Lantzville distances itself from mayor's social media comments on Nanaimo referendum
The District of Lantzville has issued a press release to clarify that recent comments made on social media by its mayor are not reflective of members of council nor the district as a whole.
On Monday, councillors voted 3-2 to have district staff issue a statement as a result of comments made on Facebook by Mayor Colin Haime about Nanaimo city council and staff.
The comments stem from a Facebook post on March 11 regarding the recent events centre referendum results. Haime replied to a post that was questioning whether the referendum was more a vote of “non-confidence” toward Nanaimo councillors.
“[Nanaimo] Council thought they were invincible (or at least 5 of them) because they control the agenda. They saw a shiny new toy and wanted to create their legacy rather than serve the people’s best interests,” Haime wrote in the post, which also questioned city staff’s experience.
Coun. Mark Swain, who made the motion to issue a press release, told councillors that the comments were out of line and don’t do anything to help foster a better relationship with Nanaimo.
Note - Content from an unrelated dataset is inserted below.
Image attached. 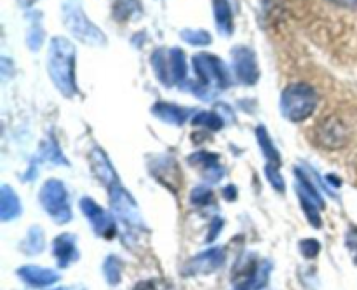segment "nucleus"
I'll use <instances>...</instances> for the list:
<instances>
[{"mask_svg": "<svg viewBox=\"0 0 357 290\" xmlns=\"http://www.w3.org/2000/svg\"><path fill=\"white\" fill-rule=\"evenodd\" d=\"M21 250L28 255H37L44 250V231L38 226L30 227L26 238L21 241Z\"/></svg>", "mask_w": 357, "mask_h": 290, "instance_id": "nucleus-23", "label": "nucleus"}, {"mask_svg": "<svg viewBox=\"0 0 357 290\" xmlns=\"http://www.w3.org/2000/svg\"><path fill=\"white\" fill-rule=\"evenodd\" d=\"M56 290H86V289H82V287H59V289Z\"/></svg>", "mask_w": 357, "mask_h": 290, "instance_id": "nucleus-38", "label": "nucleus"}, {"mask_svg": "<svg viewBox=\"0 0 357 290\" xmlns=\"http://www.w3.org/2000/svg\"><path fill=\"white\" fill-rule=\"evenodd\" d=\"M223 194H225V198L229 199V201H232V199H236L237 191H236V187H234V185H229V187H227L225 191H223Z\"/></svg>", "mask_w": 357, "mask_h": 290, "instance_id": "nucleus-37", "label": "nucleus"}, {"mask_svg": "<svg viewBox=\"0 0 357 290\" xmlns=\"http://www.w3.org/2000/svg\"><path fill=\"white\" fill-rule=\"evenodd\" d=\"M188 163H190L192 166H197L199 170H201L202 177L208 182L216 184V182L222 180L223 166L220 164V157L216 156V154L208 152V150H199V152L192 154V156L188 157Z\"/></svg>", "mask_w": 357, "mask_h": 290, "instance_id": "nucleus-12", "label": "nucleus"}, {"mask_svg": "<svg viewBox=\"0 0 357 290\" xmlns=\"http://www.w3.org/2000/svg\"><path fill=\"white\" fill-rule=\"evenodd\" d=\"M42 38H44V30L40 27V14H35L33 23H31L30 31H28V45H30V49L37 51L42 44Z\"/></svg>", "mask_w": 357, "mask_h": 290, "instance_id": "nucleus-29", "label": "nucleus"}, {"mask_svg": "<svg viewBox=\"0 0 357 290\" xmlns=\"http://www.w3.org/2000/svg\"><path fill=\"white\" fill-rule=\"evenodd\" d=\"M257 138H258V143H260L261 150H264V156L265 159H267L268 166L281 168V156H279L278 149H275V145L272 143V138L268 136V131L265 126H258Z\"/></svg>", "mask_w": 357, "mask_h": 290, "instance_id": "nucleus-21", "label": "nucleus"}, {"mask_svg": "<svg viewBox=\"0 0 357 290\" xmlns=\"http://www.w3.org/2000/svg\"><path fill=\"white\" fill-rule=\"evenodd\" d=\"M190 201L194 203L195 206H208L209 203L213 201V192L211 189H208L206 185H199L192 191Z\"/></svg>", "mask_w": 357, "mask_h": 290, "instance_id": "nucleus-31", "label": "nucleus"}, {"mask_svg": "<svg viewBox=\"0 0 357 290\" xmlns=\"http://www.w3.org/2000/svg\"><path fill=\"white\" fill-rule=\"evenodd\" d=\"M345 243H347L349 252H351L352 259H354V262L357 264V227H354V229L349 231V233H347V240H345Z\"/></svg>", "mask_w": 357, "mask_h": 290, "instance_id": "nucleus-33", "label": "nucleus"}, {"mask_svg": "<svg viewBox=\"0 0 357 290\" xmlns=\"http://www.w3.org/2000/svg\"><path fill=\"white\" fill-rule=\"evenodd\" d=\"M169 72L173 84L187 82V61H185V52L180 48L169 49Z\"/></svg>", "mask_w": 357, "mask_h": 290, "instance_id": "nucleus-22", "label": "nucleus"}, {"mask_svg": "<svg viewBox=\"0 0 357 290\" xmlns=\"http://www.w3.org/2000/svg\"><path fill=\"white\" fill-rule=\"evenodd\" d=\"M80 210L87 217L91 227H93V231L98 236L105 238V240H112L115 236L117 227H115L114 219L96 201H93L91 198H82L80 199Z\"/></svg>", "mask_w": 357, "mask_h": 290, "instance_id": "nucleus-8", "label": "nucleus"}, {"mask_svg": "<svg viewBox=\"0 0 357 290\" xmlns=\"http://www.w3.org/2000/svg\"><path fill=\"white\" fill-rule=\"evenodd\" d=\"M261 290H267V289H261Z\"/></svg>", "mask_w": 357, "mask_h": 290, "instance_id": "nucleus-39", "label": "nucleus"}, {"mask_svg": "<svg viewBox=\"0 0 357 290\" xmlns=\"http://www.w3.org/2000/svg\"><path fill=\"white\" fill-rule=\"evenodd\" d=\"M222 227H223V220L220 219V217H216V219H213L211 229H209V233H208V241L215 240V238L220 234V231H222Z\"/></svg>", "mask_w": 357, "mask_h": 290, "instance_id": "nucleus-34", "label": "nucleus"}, {"mask_svg": "<svg viewBox=\"0 0 357 290\" xmlns=\"http://www.w3.org/2000/svg\"><path fill=\"white\" fill-rule=\"evenodd\" d=\"M110 206L115 215L128 227H143V220L135 198L119 182L110 187Z\"/></svg>", "mask_w": 357, "mask_h": 290, "instance_id": "nucleus-7", "label": "nucleus"}, {"mask_svg": "<svg viewBox=\"0 0 357 290\" xmlns=\"http://www.w3.org/2000/svg\"><path fill=\"white\" fill-rule=\"evenodd\" d=\"M295 177H296V192H298L300 203H302V208L305 212L307 219L312 224L314 227H321V215L319 212L324 208V199L321 196L319 189L314 185V182L310 180L309 173L302 168H295Z\"/></svg>", "mask_w": 357, "mask_h": 290, "instance_id": "nucleus-6", "label": "nucleus"}, {"mask_svg": "<svg viewBox=\"0 0 357 290\" xmlns=\"http://www.w3.org/2000/svg\"><path fill=\"white\" fill-rule=\"evenodd\" d=\"M121 271H122V264L115 255H110L107 257L103 264V273H105V278L110 285H117L121 282Z\"/></svg>", "mask_w": 357, "mask_h": 290, "instance_id": "nucleus-27", "label": "nucleus"}, {"mask_svg": "<svg viewBox=\"0 0 357 290\" xmlns=\"http://www.w3.org/2000/svg\"><path fill=\"white\" fill-rule=\"evenodd\" d=\"M152 66L153 72H155L157 79L164 84V86H171L173 80H171V72H169V51L167 49H157L152 55Z\"/></svg>", "mask_w": 357, "mask_h": 290, "instance_id": "nucleus-20", "label": "nucleus"}, {"mask_svg": "<svg viewBox=\"0 0 357 290\" xmlns=\"http://www.w3.org/2000/svg\"><path fill=\"white\" fill-rule=\"evenodd\" d=\"M181 38L192 45H208L211 44V34L206 30H194V28H187L181 31Z\"/></svg>", "mask_w": 357, "mask_h": 290, "instance_id": "nucleus-28", "label": "nucleus"}, {"mask_svg": "<svg viewBox=\"0 0 357 290\" xmlns=\"http://www.w3.org/2000/svg\"><path fill=\"white\" fill-rule=\"evenodd\" d=\"M223 262H225V250L222 247H213L190 259L183 273L185 275H211L222 268Z\"/></svg>", "mask_w": 357, "mask_h": 290, "instance_id": "nucleus-10", "label": "nucleus"}, {"mask_svg": "<svg viewBox=\"0 0 357 290\" xmlns=\"http://www.w3.org/2000/svg\"><path fill=\"white\" fill-rule=\"evenodd\" d=\"M35 161H49L52 164H63V166H68V161L63 156V152L59 150L58 143H54L52 140H47V142L42 143L40 152H38V157Z\"/></svg>", "mask_w": 357, "mask_h": 290, "instance_id": "nucleus-24", "label": "nucleus"}, {"mask_svg": "<svg viewBox=\"0 0 357 290\" xmlns=\"http://www.w3.org/2000/svg\"><path fill=\"white\" fill-rule=\"evenodd\" d=\"M17 276L24 283H28L31 287H37V289L52 285V283H56L59 280V275L54 269L40 268V266H23V268L17 269Z\"/></svg>", "mask_w": 357, "mask_h": 290, "instance_id": "nucleus-15", "label": "nucleus"}, {"mask_svg": "<svg viewBox=\"0 0 357 290\" xmlns=\"http://www.w3.org/2000/svg\"><path fill=\"white\" fill-rule=\"evenodd\" d=\"M52 255L58 261L59 268H68L70 264L79 259V250H77V241L73 234H59L52 241Z\"/></svg>", "mask_w": 357, "mask_h": 290, "instance_id": "nucleus-13", "label": "nucleus"}, {"mask_svg": "<svg viewBox=\"0 0 357 290\" xmlns=\"http://www.w3.org/2000/svg\"><path fill=\"white\" fill-rule=\"evenodd\" d=\"M40 205L44 206L45 212L51 215L56 224H66L72 219V208L68 201V191L65 184L58 178H49L40 189Z\"/></svg>", "mask_w": 357, "mask_h": 290, "instance_id": "nucleus-4", "label": "nucleus"}, {"mask_svg": "<svg viewBox=\"0 0 357 290\" xmlns=\"http://www.w3.org/2000/svg\"><path fill=\"white\" fill-rule=\"evenodd\" d=\"M152 173L159 178V182L167 185L173 192H176L178 187H180V170H178V164L173 159H169V157H160V159H157L155 164L152 166Z\"/></svg>", "mask_w": 357, "mask_h": 290, "instance_id": "nucleus-16", "label": "nucleus"}, {"mask_svg": "<svg viewBox=\"0 0 357 290\" xmlns=\"http://www.w3.org/2000/svg\"><path fill=\"white\" fill-rule=\"evenodd\" d=\"M265 177H267V180L271 182L272 187L275 189L278 192H281V194H284L286 191V184H284V178H282L281 171H279V168L275 166H265Z\"/></svg>", "mask_w": 357, "mask_h": 290, "instance_id": "nucleus-30", "label": "nucleus"}, {"mask_svg": "<svg viewBox=\"0 0 357 290\" xmlns=\"http://www.w3.org/2000/svg\"><path fill=\"white\" fill-rule=\"evenodd\" d=\"M213 9H215V21L220 35H223V37L232 35L234 17L229 0H213Z\"/></svg>", "mask_w": 357, "mask_h": 290, "instance_id": "nucleus-19", "label": "nucleus"}, {"mask_svg": "<svg viewBox=\"0 0 357 290\" xmlns=\"http://www.w3.org/2000/svg\"><path fill=\"white\" fill-rule=\"evenodd\" d=\"M89 161H91V168H93V173L101 184L108 185L112 187L114 184H117L119 178L115 175L114 166H112L110 159L107 157V154L100 149V147H94L89 154Z\"/></svg>", "mask_w": 357, "mask_h": 290, "instance_id": "nucleus-14", "label": "nucleus"}, {"mask_svg": "<svg viewBox=\"0 0 357 290\" xmlns=\"http://www.w3.org/2000/svg\"><path fill=\"white\" fill-rule=\"evenodd\" d=\"M232 63L236 77L246 86H253L257 84L258 77H260V70H258L257 58L255 52L246 45H237L232 49Z\"/></svg>", "mask_w": 357, "mask_h": 290, "instance_id": "nucleus-9", "label": "nucleus"}, {"mask_svg": "<svg viewBox=\"0 0 357 290\" xmlns=\"http://www.w3.org/2000/svg\"><path fill=\"white\" fill-rule=\"evenodd\" d=\"M319 103L317 91L307 82H296L286 87L281 96V112L293 122H302L314 114Z\"/></svg>", "mask_w": 357, "mask_h": 290, "instance_id": "nucleus-2", "label": "nucleus"}, {"mask_svg": "<svg viewBox=\"0 0 357 290\" xmlns=\"http://www.w3.org/2000/svg\"><path fill=\"white\" fill-rule=\"evenodd\" d=\"M132 290H157L153 280H143V282L136 283V287Z\"/></svg>", "mask_w": 357, "mask_h": 290, "instance_id": "nucleus-35", "label": "nucleus"}, {"mask_svg": "<svg viewBox=\"0 0 357 290\" xmlns=\"http://www.w3.org/2000/svg\"><path fill=\"white\" fill-rule=\"evenodd\" d=\"M142 13V3L138 0H117L114 6V17L117 21H128Z\"/></svg>", "mask_w": 357, "mask_h": 290, "instance_id": "nucleus-25", "label": "nucleus"}, {"mask_svg": "<svg viewBox=\"0 0 357 290\" xmlns=\"http://www.w3.org/2000/svg\"><path fill=\"white\" fill-rule=\"evenodd\" d=\"M300 250H302V255L307 259H314L319 255L321 252V245L317 240H312V238H309V240H303L300 241Z\"/></svg>", "mask_w": 357, "mask_h": 290, "instance_id": "nucleus-32", "label": "nucleus"}, {"mask_svg": "<svg viewBox=\"0 0 357 290\" xmlns=\"http://www.w3.org/2000/svg\"><path fill=\"white\" fill-rule=\"evenodd\" d=\"M331 2L340 7H347V9H356L357 7V0H331Z\"/></svg>", "mask_w": 357, "mask_h": 290, "instance_id": "nucleus-36", "label": "nucleus"}, {"mask_svg": "<svg viewBox=\"0 0 357 290\" xmlns=\"http://www.w3.org/2000/svg\"><path fill=\"white\" fill-rule=\"evenodd\" d=\"M20 198H17L16 192H14L9 185H2V189H0V219H2L3 222H7V220H13L16 219V217H20Z\"/></svg>", "mask_w": 357, "mask_h": 290, "instance_id": "nucleus-18", "label": "nucleus"}, {"mask_svg": "<svg viewBox=\"0 0 357 290\" xmlns=\"http://www.w3.org/2000/svg\"><path fill=\"white\" fill-rule=\"evenodd\" d=\"M317 138L326 149H340L347 143V131L338 119L330 117L317 128Z\"/></svg>", "mask_w": 357, "mask_h": 290, "instance_id": "nucleus-11", "label": "nucleus"}, {"mask_svg": "<svg viewBox=\"0 0 357 290\" xmlns=\"http://www.w3.org/2000/svg\"><path fill=\"white\" fill-rule=\"evenodd\" d=\"M47 70L54 86L63 96L72 98L77 93L75 86V48L65 37H54L49 44Z\"/></svg>", "mask_w": 357, "mask_h": 290, "instance_id": "nucleus-1", "label": "nucleus"}, {"mask_svg": "<svg viewBox=\"0 0 357 290\" xmlns=\"http://www.w3.org/2000/svg\"><path fill=\"white\" fill-rule=\"evenodd\" d=\"M192 63H194V70L202 86L209 87V89H213V87L227 89L230 86L229 70L218 56L209 55V52H199L194 56Z\"/></svg>", "mask_w": 357, "mask_h": 290, "instance_id": "nucleus-5", "label": "nucleus"}, {"mask_svg": "<svg viewBox=\"0 0 357 290\" xmlns=\"http://www.w3.org/2000/svg\"><path fill=\"white\" fill-rule=\"evenodd\" d=\"M192 108L178 107V105L173 103H164V101H159L152 107V114L155 115L157 119H160L162 122L171 126H181L188 117L192 115Z\"/></svg>", "mask_w": 357, "mask_h": 290, "instance_id": "nucleus-17", "label": "nucleus"}, {"mask_svg": "<svg viewBox=\"0 0 357 290\" xmlns=\"http://www.w3.org/2000/svg\"><path fill=\"white\" fill-rule=\"evenodd\" d=\"M63 21L70 34L91 45H103L107 42L103 31L86 16L80 0H63Z\"/></svg>", "mask_w": 357, "mask_h": 290, "instance_id": "nucleus-3", "label": "nucleus"}, {"mask_svg": "<svg viewBox=\"0 0 357 290\" xmlns=\"http://www.w3.org/2000/svg\"><path fill=\"white\" fill-rule=\"evenodd\" d=\"M192 124L194 126H202V128H208L211 131H218L222 129V126L225 124L222 115H218L216 112H208V110H201L192 117Z\"/></svg>", "mask_w": 357, "mask_h": 290, "instance_id": "nucleus-26", "label": "nucleus"}]
</instances>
“It does concern me that we have a representative of our community unfortunately ruffling the feathers of people we would like to work with collaboratively,” he said.
Coun. Denise Haime, Colin Haime's wife, said the mayor wasn’t speaking on Facebook as a representative of Lantzville, but as a regular citizen.
“He has that right to do that,” she said. “At no time did he say he represented the District of Lantzville or the district council of Lantzville.”
Coun. Dot Neary said the situation made her uncomfortable because she recognizes an individual’s right to free speech, but is concerned because the comments came from the mayor, who has been one of the most recognizable individuals in Lantzville for years.
She pointed out that the profile photo Colin Haime used while making the comments on Facebook is either the same or a very similar photo of the official photo in the News Bulletin. She said the need for a press release is “redundant,” but “necessary” given the high profile nature of the referendum.
Coun. Will Geselbracht questioned Haime’s motives behind the comments and asked whether the Lantzville mayor might be auditioning as a potential political candidate for the next Nanaimo election.
“If it is his intent to perhaps run for Nanaimo council, or run for mayor of Nanaimo, well that’s good. But announce it. Tell us that that is his intention and then go for it. Spend all day on social media getting ready for an election in Nanaimo in 2018, but don’t do it under the guise of our mayor of Lantzville,” Geselbracht said.
Colin Haime told the News Bulletin, he stands behind his comments and the motion was made to attract media attention and is an example of 'gotcha' politics.
Haime also rejected Geselbracht’s suggestion he plans to run for office in Nanaimo next election.
“I don’t live in Nanaimo and I have never lived in Nanaimo, so from that standpoint I would not be running for Nanaimo council,” he said.
The mayor declared a conflict and left the chamber before the motion was discussed.